● **Spatial question entries**
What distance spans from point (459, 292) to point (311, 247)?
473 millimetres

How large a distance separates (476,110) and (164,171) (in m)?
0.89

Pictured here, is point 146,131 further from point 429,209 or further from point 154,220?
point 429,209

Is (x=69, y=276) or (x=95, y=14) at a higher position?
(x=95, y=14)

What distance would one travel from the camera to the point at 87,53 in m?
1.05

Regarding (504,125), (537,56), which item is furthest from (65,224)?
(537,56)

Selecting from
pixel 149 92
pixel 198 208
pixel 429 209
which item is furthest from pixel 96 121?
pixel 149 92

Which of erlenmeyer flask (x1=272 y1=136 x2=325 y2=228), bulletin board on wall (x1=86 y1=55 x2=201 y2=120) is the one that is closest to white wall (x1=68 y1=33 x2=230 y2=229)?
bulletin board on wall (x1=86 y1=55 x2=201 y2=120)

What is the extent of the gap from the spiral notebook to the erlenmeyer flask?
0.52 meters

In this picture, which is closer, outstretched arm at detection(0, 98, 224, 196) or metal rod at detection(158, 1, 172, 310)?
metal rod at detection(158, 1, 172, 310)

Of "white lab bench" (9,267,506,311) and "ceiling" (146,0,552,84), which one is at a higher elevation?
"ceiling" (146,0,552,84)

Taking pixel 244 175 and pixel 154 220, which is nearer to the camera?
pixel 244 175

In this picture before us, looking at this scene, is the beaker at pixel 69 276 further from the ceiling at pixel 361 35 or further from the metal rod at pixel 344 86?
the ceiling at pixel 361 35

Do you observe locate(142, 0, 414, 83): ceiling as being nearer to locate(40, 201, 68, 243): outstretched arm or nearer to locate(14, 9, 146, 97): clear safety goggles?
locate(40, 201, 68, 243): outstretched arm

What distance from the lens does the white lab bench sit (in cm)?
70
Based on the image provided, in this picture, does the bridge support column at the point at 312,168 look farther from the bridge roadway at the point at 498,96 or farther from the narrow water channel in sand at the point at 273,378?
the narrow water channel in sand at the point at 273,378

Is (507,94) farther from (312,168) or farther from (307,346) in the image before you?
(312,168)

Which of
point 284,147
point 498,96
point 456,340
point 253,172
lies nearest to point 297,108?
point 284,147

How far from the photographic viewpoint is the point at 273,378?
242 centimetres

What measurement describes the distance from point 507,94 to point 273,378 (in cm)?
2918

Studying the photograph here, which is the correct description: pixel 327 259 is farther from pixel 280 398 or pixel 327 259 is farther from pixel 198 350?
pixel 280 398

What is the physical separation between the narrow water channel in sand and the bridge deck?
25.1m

● **WRITTEN EXERCISE**
Can you copy, word for word, everything from the line containing "What measurement describes" down to the final row, including both of those?

● **THE SOLUTION**
What measurement describes the distance from point 507,94 to point 273,378 (in cm)?
2918

Studying the photograph here, which is the correct description: pixel 327 259 is farther from pixel 280 398 or pixel 327 259 is farther from pixel 198 350?
pixel 280 398

What is the physical separation between the narrow water channel in sand and the bridge deck?
25.1m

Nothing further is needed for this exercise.